This project was developed as part of the Intelligent Systems course for my Bioinformatics degree. It encompasses a complete study of the Wisconsin Breast Cancer Dataset using scikit-learn, with a focus on feature analysis, data preprocessing, and predictive modeling.
The analysis presented here involves a deep dive into the Wisconsin Breast Cancer Dataset, aiming to apply machine learning to assist in the prediction and understanding of breast cancer characteristics. Through the application of preprocessing techniques such as Principal Component Analysis (PCA) and data normalization, and the implementation of various machine learning models, we've laid out a comprehensive exploratory and predictive framework.

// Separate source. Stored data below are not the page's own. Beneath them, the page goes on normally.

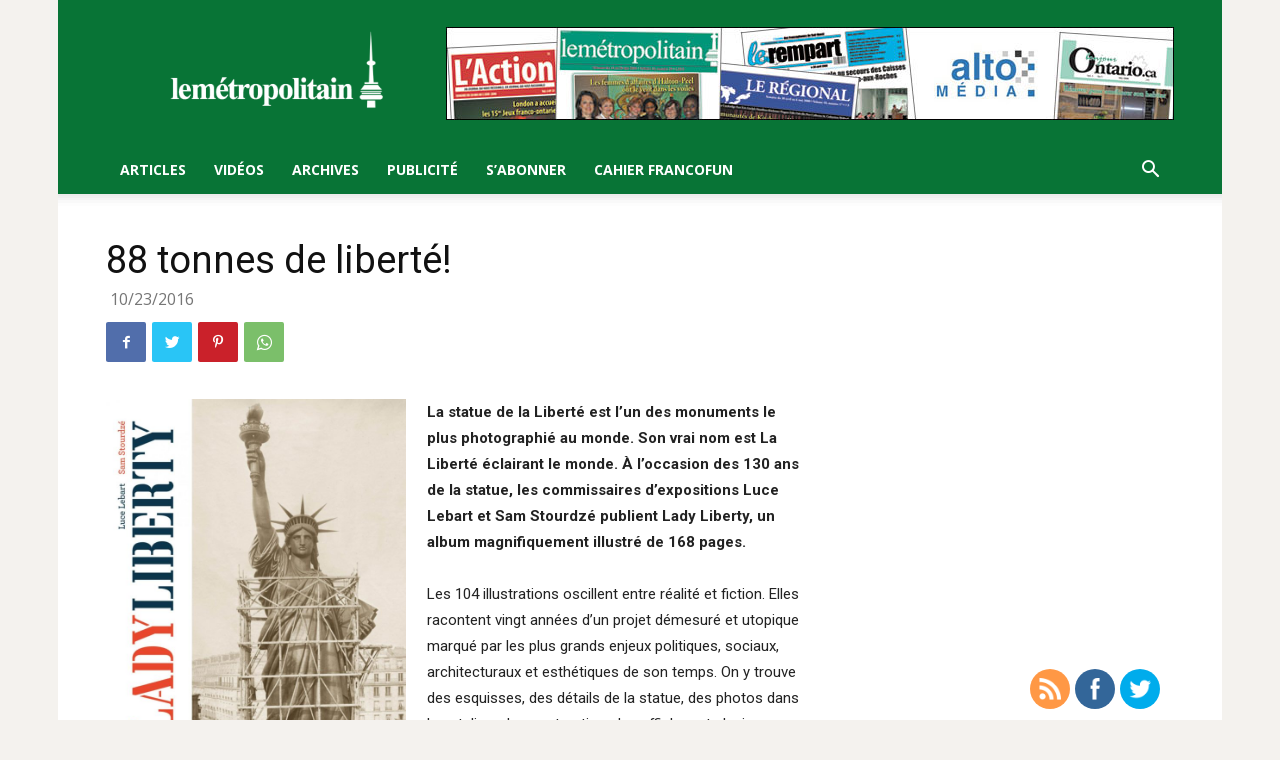

--- FILE ---
content_type: text/html; charset=UTF-8
request_url: https://lemetropolitain.com/wp-admin/admin-ajax.php?td_theme_name=Newspaper&v=12.3.1
body_size: 22
content:
{"3779":193}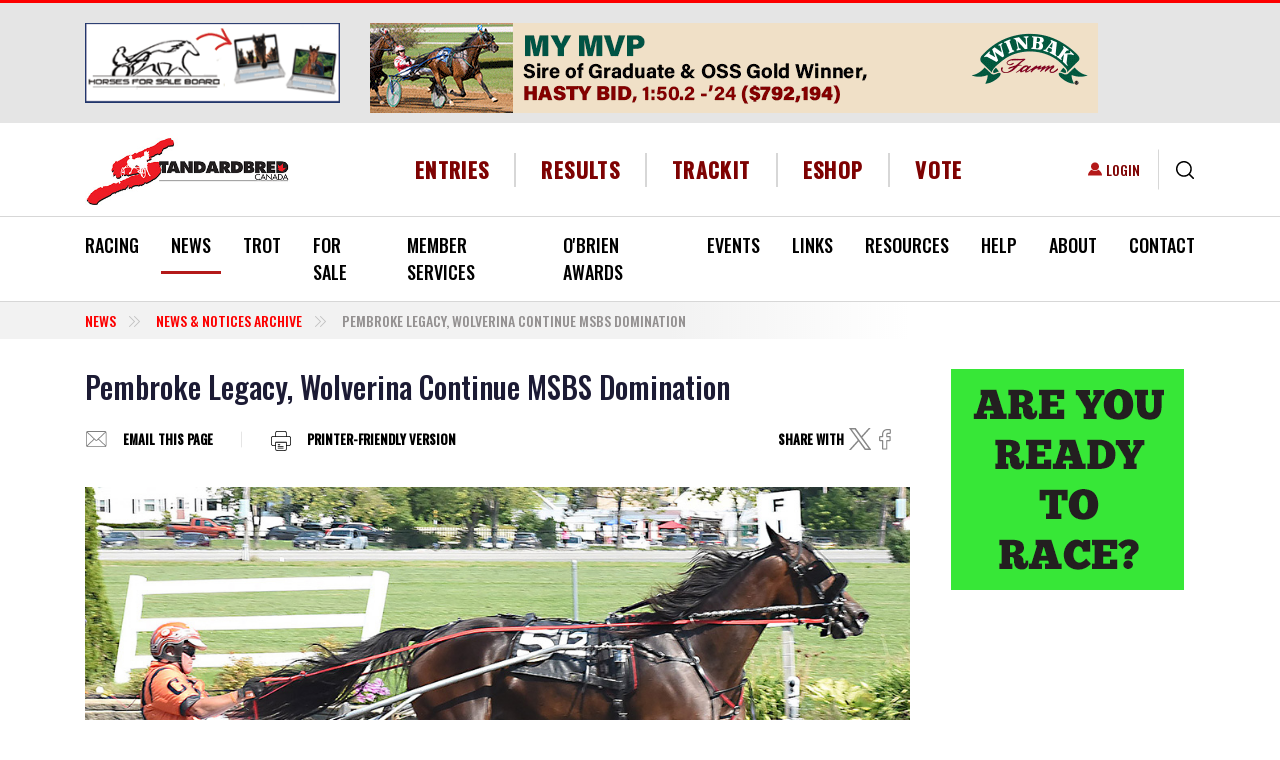

--- FILE ---
content_type: text/html; charset=utf-8
request_url: https://www.google.com/recaptcha/api2/aframe
body_size: 268
content:
<!DOCTYPE HTML><html><head><meta http-equiv="content-type" content="text/html; charset=UTF-8"></head><body><script nonce="ndlZQDW7Djct6jCF6mUlvA">/** Anti-fraud and anti-abuse applications only. See google.com/recaptcha */ try{var clients={'sodar':'https://pagead2.googlesyndication.com/pagead/sodar?'};window.addEventListener("message",function(a){try{if(a.source===window.parent){var b=JSON.parse(a.data);var c=clients[b['id']];if(c){var d=document.createElement('img');d.src=c+b['params']+'&rc='+(localStorage.getItem("rc::a")?sessionStorage.getItem("rc::b"):"");window.document.body.appendChild(d);sessionStorage.setItem("rc::e",parseInt(sessionStorage.getItem("rc::e")||0)+1);localStorage.setItem("rc::h",'1768445482395');}}}catch(b){}});window.parent.postMessage("_grecaptcha_ready", "*");}catch(b){}</script></body></html>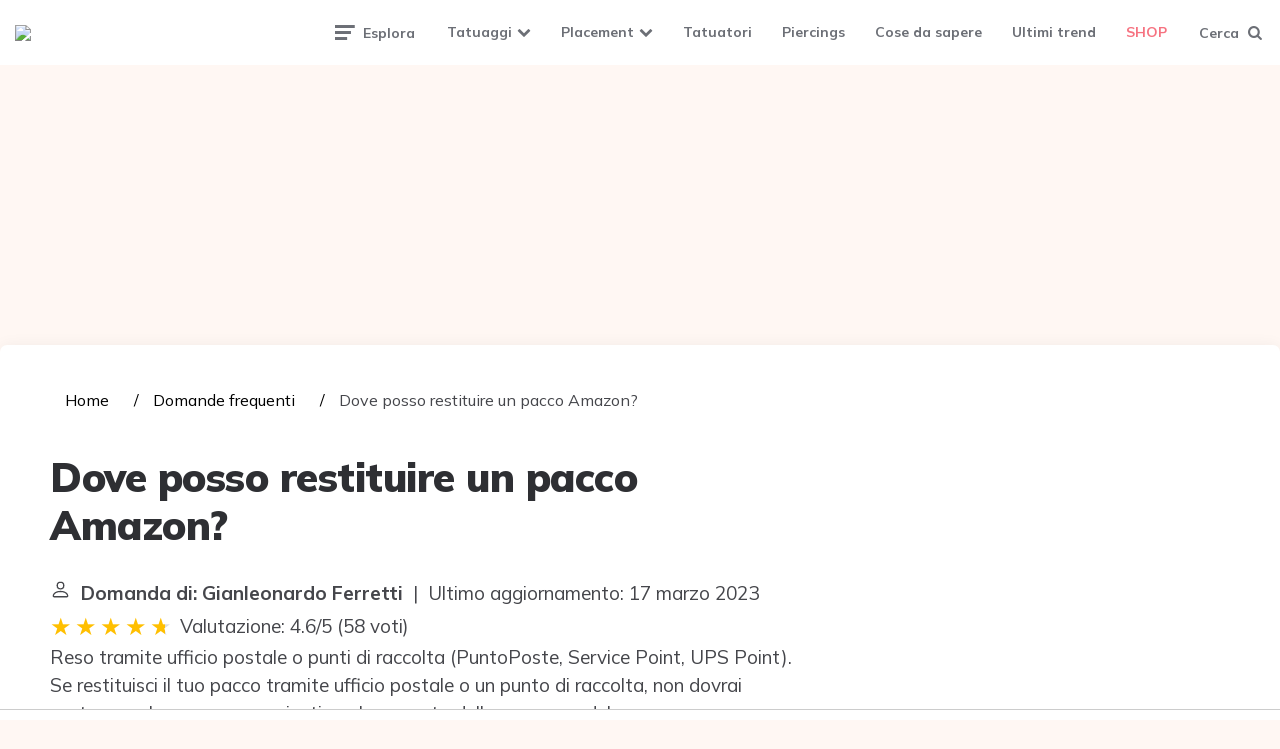

--- FILE ---
content_type: application/javascript; charset=utf-8
request_url: https://fundingchoicesmessages.google.com/f/AGSKWxVDMY17rIFSSs33nrP6SNLjLZA0ziJib02VqpjSw6VFG-1yuPmDOaTVXb4w5KLjuoo5oTsk1FSUxU37JmqMDhNv0LeiANyXOsK7pBa3Qb7FgjkYkYckkJEaQ9ZiDs5BJ7r0UKAF6nfSOQiE1XdgcRrsoXNrJe0IlWu0y3xB8jZ7nLwHBjunlSicBjzV/_/ad/request??service=ad&/ads/third-/adcycle._inline_advert&
body_size: -1287
content:
window['26556664-42ce-479a-b3ce-10b5dbf9bbd0'] = true;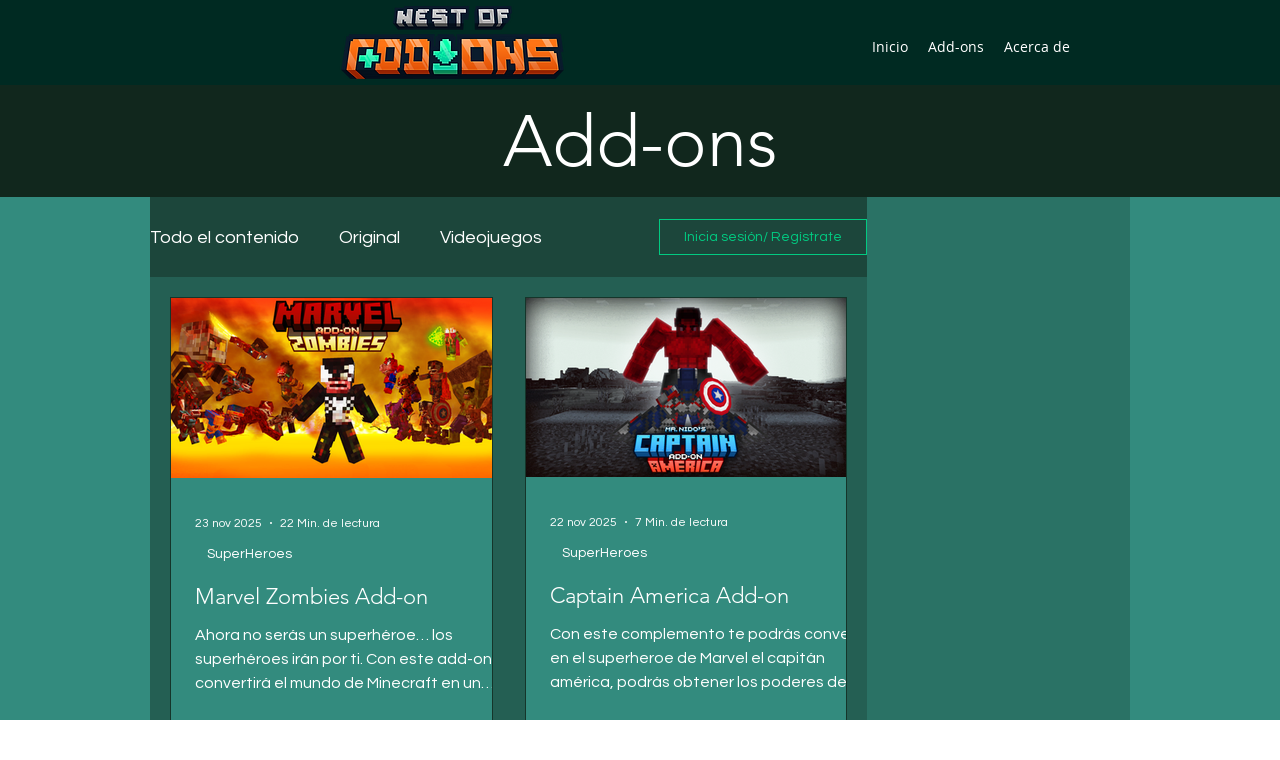

--- FILE ---
content_type: text/html; charset=utf-8
request_url: https://www.google.com/recaptcha/api2/aframe
body_size: 267
content:
<!DOCTYPE HTML><html><head><meta http-equiv="content-type" content="text/html; charset=UTF-8"></head><body><script nonce="GTej5iaEg8wBq7q8w3YovA">/** Anti-fraud and anti-abuse applications only. See google.com/recaptcha */ try{var clients={'sodar':'https://pagead2.googlesyndication.com/pagead/sodar?'};window.addEventListener("message",function(a){try{if(a.source===window.parent){var b=JSON.parse(a.data);var c=clients[b['id']];if(c){var d=document.createElement('img');d.src=c+b['params']+'&rc='+(localStorage.getItem("rc::a")?sessionStorage.getItem("rc::b"):"");window.document.body.appendChild(d);sessionStorage.setItem("rc::e",parseInt(sessionStorage.getItem("rc::e")||0)+1);localStorage.setItem("rc::h",'1769191487451');}}}catch(b){}});window.parent.postMessage("_grecaptcha_ready", "*");}catch(b){}</script></body></html>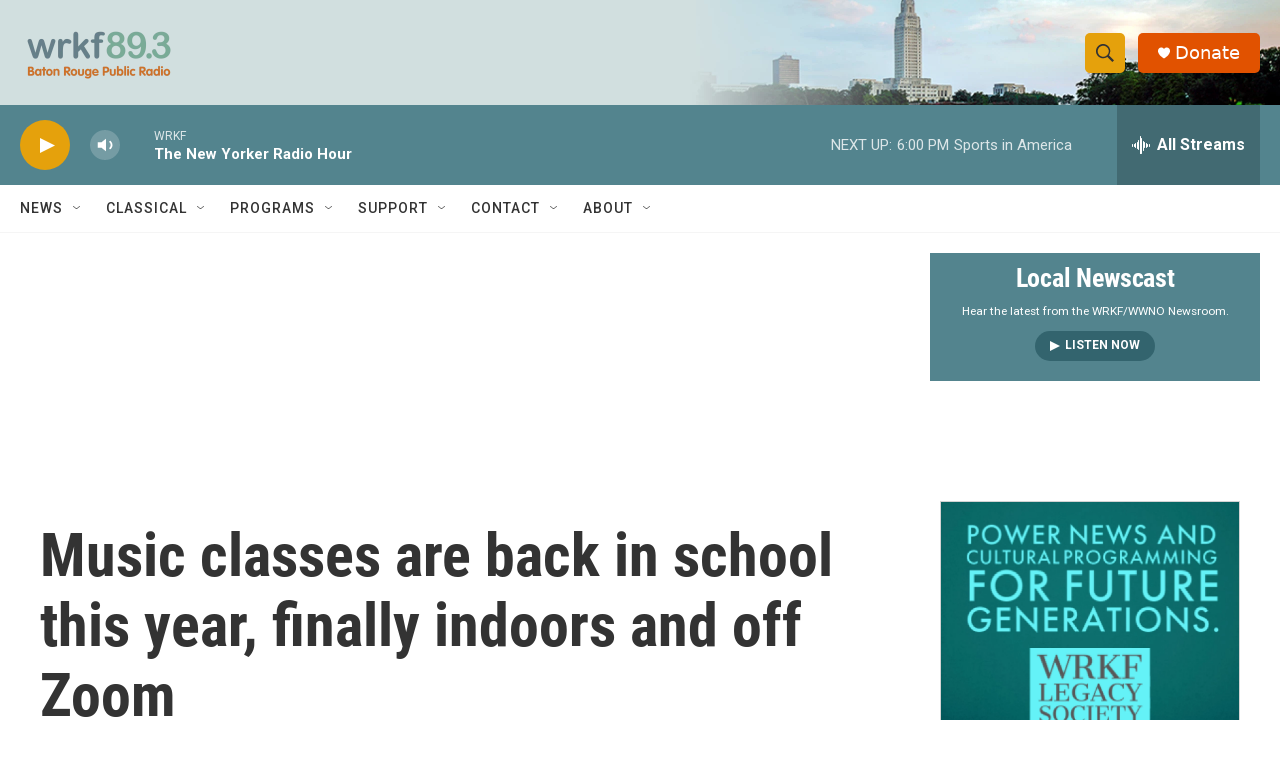

--- FILE ---
content_type: text/html; charset=utf-8
request_url: https://www.google.com/recaptcha/api2/aframe
body_size: 268
content:
<!DOCTYPE HTML><html><head><meta http-equiv="content-type" content="text/html; charset=UTF-8"></head><body><script nonce="42Sdp2MRrKk0vCZiS8HZIg">/** Anti-fraud and anti-abuse applications only. See google.com/recaptcha */ try{var clients={'sodar':'https://pagead2.googlesyndication.com/pagead/sodar?'};window.addEventListener("message",function(a){try{if(a.source===window.parent){var b=JSON.parse(a.data);var c=clients[b['id']];if(c){var d=document.createElement('img');d.src=c+b['params']+'&rc='+(localStorage.getItem("rc::a")?sessionStorage.getItem("rc::b"):"");window.document.body.appendChild(d);sessionStorage.setItem("rc::e",parseInt(sessionStorage.getItem("rc::e")||0)+1);localStorage.setItem("rc::h",'1769382315564');}}}catch(b){}});window.parent.postMessage("_grecaptcha_ready", "*");}catch(b){}</script></body></html>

- Data Preprocessing: Application of PCA for dimensionality reduction and normalization for feature scaling.
- Machine Learning Models: Training and evaluation of the following models:
- Naive Bayes
- Decision Trees
- K-Nearest Neighbors (KNN)
- Support Vector Machines (SVM)
- Multi-Layer Perceptrons (MLP)
Upon completion of the study, it was found that Support Vector Machines (SVM) and Multi-Layer Perceptrons (MLP) exhibited superior performance in the classification tasks. Visual results and performance metrics for these models are provided to demonstrate their predictive capabilities within this domain.
This repository serves as a record of the academic exercise undertaken to apply practical machine learning techniques to a real-world dataset, as part of curriculum requirements for my degree in Bioinformatics.